» Exercise requirements:
Switch "camera" to "viewer" in the lines from the one containing "At what distance" through the last line, and give only those lines, changing nothing else.
───── Input data
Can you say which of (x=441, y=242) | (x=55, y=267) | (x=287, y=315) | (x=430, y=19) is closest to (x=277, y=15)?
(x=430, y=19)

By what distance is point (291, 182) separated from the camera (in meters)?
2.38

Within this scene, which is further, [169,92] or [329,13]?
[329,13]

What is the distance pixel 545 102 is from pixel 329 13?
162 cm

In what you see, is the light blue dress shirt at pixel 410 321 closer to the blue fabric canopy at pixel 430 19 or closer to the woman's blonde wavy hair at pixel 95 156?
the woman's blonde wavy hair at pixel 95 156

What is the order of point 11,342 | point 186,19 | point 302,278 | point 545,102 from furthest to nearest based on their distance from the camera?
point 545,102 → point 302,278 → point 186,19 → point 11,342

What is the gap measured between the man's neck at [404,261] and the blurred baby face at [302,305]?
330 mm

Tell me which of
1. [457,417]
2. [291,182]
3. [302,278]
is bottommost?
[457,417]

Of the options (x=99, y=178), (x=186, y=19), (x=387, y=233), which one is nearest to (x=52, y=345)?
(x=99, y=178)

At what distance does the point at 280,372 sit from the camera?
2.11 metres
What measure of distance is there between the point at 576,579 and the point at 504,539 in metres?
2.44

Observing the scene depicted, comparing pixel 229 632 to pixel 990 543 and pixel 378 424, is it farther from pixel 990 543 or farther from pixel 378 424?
──────────
» Full response:
At what distance does the point at 280,372 sit from the viewer?
2.11 metres
What measure of distance is there between the point at 576,579 and the point at 504,539 in metres?
2.44

Observing the scene depicted, comparing pixel 229 632 to pixel 990 543 and pixel 378 424, is it farther from pixel 990 543 or farther from pixel 378 424?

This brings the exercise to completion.